Les principales difficultés rencontrées par les acheteurs publics d'informatique sont notamment :
- la difficile collaboration des services juridiques et des services informatiques des acheteurs pour la rédaction d’un dossier de consultation des entreprises cohérent validé et bien compris par les deux services,
- les procédures de passation des marchés de maintenance des progiciels qui respectent très rarement les principes de l'article premier du code des marchés publics ; les mises en concurrence sont rares et les procédures dérogatoires ne sont pas employées,
- la difficile définition des besoins ainsi que sa traduction juridique dans les cahiers des charges,
- la gestion des pièces constitutives du marché et leur prévalence ; ceci notamment lorsque l’acheteur, sans en mesurer la portée, rend contractuels le mémoire technique du prestataire ou certaines annexes à l’acte d’engagement,
- la technicité de la matière propice à créer un déséquilibre entre les parties au profit du professionnel de la matière ; ce déséquilibre étant d’autant plus accentué que la description des prestations concernées par l’acheteur est difficile à formaliser,
- les procédures complexes des opérations de vérification du CCAGFCS ; encore faut il que le chapitre VII du CCAGFCS soit explicitement visé (CAA de Nantes, 25 avril 2003, n° 99NT01046, Société xxx c/ Ville de Blois),
- les clauses relatives aux droits d’usage, c'est-à-dire la cession des droits des progiciels. Le juge administratif, s’est déjà prononcé, sur les clauses de restriction des droits d’usage d’un progiciel (CAA de Douai, 3 mai 2005, n° 03DA00786, Caisse Nationale d'Assurance Maladie des Travailleurs Salariés CNAMTS c/ xxx).
Par contre, il semble qu’il ne se soit jamais prononcé sur une atteinte aux droits d’auteur, en matière de progiciels, liée au respect des quatre conditions cumulatives énumérées à l’article Article L131-3 du code de la propriété intellectuelle qui dispose que « La transmission des droits de l'auteur est subordonnée à la condition que chacun des droits cédés fasse l'objet d'une mention distincte dans l'acte de cession et que le domaine d'exploitation des droits cédés soit délimité quant à son étendue et à sa destination, quant au lieu et quant à la durée. ». Or, combien de contrats intègrent une clause respectant le cumul de ces quatre conditions ?
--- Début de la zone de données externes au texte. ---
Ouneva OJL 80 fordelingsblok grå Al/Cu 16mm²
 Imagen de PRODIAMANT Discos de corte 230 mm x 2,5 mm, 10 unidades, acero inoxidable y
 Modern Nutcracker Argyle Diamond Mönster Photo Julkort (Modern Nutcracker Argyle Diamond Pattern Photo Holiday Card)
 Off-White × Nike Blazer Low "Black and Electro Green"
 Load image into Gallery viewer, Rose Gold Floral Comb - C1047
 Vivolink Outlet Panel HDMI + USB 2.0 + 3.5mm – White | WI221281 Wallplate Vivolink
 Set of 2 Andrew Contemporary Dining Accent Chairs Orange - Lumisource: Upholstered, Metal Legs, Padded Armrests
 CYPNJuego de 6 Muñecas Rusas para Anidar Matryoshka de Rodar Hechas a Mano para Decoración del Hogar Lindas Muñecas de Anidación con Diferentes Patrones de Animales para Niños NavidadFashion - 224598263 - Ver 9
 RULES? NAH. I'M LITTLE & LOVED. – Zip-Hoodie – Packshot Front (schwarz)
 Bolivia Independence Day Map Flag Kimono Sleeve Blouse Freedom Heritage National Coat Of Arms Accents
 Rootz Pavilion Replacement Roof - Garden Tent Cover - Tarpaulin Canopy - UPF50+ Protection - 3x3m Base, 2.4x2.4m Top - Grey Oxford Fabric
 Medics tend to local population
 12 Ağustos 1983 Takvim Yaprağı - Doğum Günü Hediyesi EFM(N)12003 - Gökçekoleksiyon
L’absence de lien de causalité

Deuxièmement le juge sanctionne la commune pour avoir continué à utiliser le système pendant seize mois alors qu'à compter de dix mois après l’installation, elle n'a plus adressé de réclamation au prestataire.

La commune n’établit pas non plus que les seuls dysfonctionnements dont il s'agit ont été la cause de sa décision de ne plus utiliser le matériel fourni par le prestataire.

Il en résulte que la commune ne pourra être indemnisée pour l’acquisition du nouveau système livré par un autre fournisseur ni du temps passé par les agents communaux pour résoudre les difficultés rencontrées. Le juge estime que la commune ne démontre pas le lien de causalité entre les dysfonctionnements et la décision de ne plus utiliser le système initial.

3) Le dépassement d’un seuil de procédure applicable avec le code antérieur à 2001

Au moment de la passation du contrat, le code des marchés publics alors applicable était celui qui était antérieur au code de l’année 2001.

Le premier des seuils de procédure alors prévu à l'article 321 était de 300.000 Francs TTC. Or, le montant total du marché une fois exécuté s’est élevé à 301.461,50 francs excédant ainsi le seuil de procédure.

Le juge refuse d’annuler le contrat au motif que le montant estimé à la date de la commande était inférieur au seuil.

En effet selon la jurisprudence du Conseil d’Etat (CE, 14 mars 1997, nº 170319, Préfet des Pyrénées-Orientales c/ Département des Pyrénées-Orientales) il avait déjà été jugé que l’acheteur pouvait évaluer  le montant du marché sur le fondement d’une  « estimation sincère et raisonnable compte-tenu des éléments alors disponibles ».